What you have to do - Only one portion of the data is to be written out: from the line bearing "Vieja muestra de" through the line bearing "Charmante brunette meisje". Write it exactly as it appears.

The records -

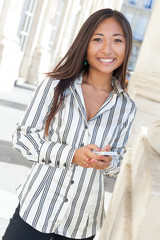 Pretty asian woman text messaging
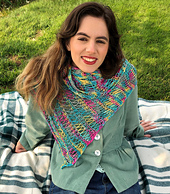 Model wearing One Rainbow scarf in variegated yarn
* * *
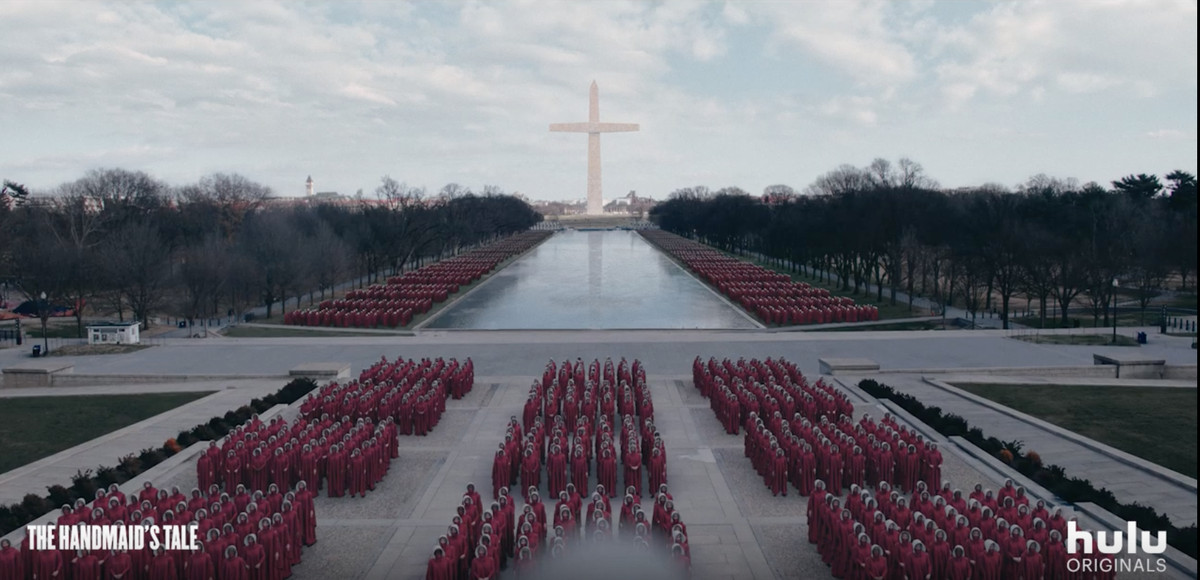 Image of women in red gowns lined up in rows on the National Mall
==
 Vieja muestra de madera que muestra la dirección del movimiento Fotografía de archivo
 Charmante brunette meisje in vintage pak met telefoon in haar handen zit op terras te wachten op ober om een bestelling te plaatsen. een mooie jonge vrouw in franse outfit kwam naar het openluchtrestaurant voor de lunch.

Task response -
 Vieja muestra de madera que muestra la dirección del movimiento Fotografía de archivo
 Charmante brunette meisje in vintage pak met telefoon in haar handen zit op terras te wachten op ober om een bestelling te plaatsen. een mooie jonge vrouw in franse outfit kwam naar het openluchtrestaurant voor de lunch.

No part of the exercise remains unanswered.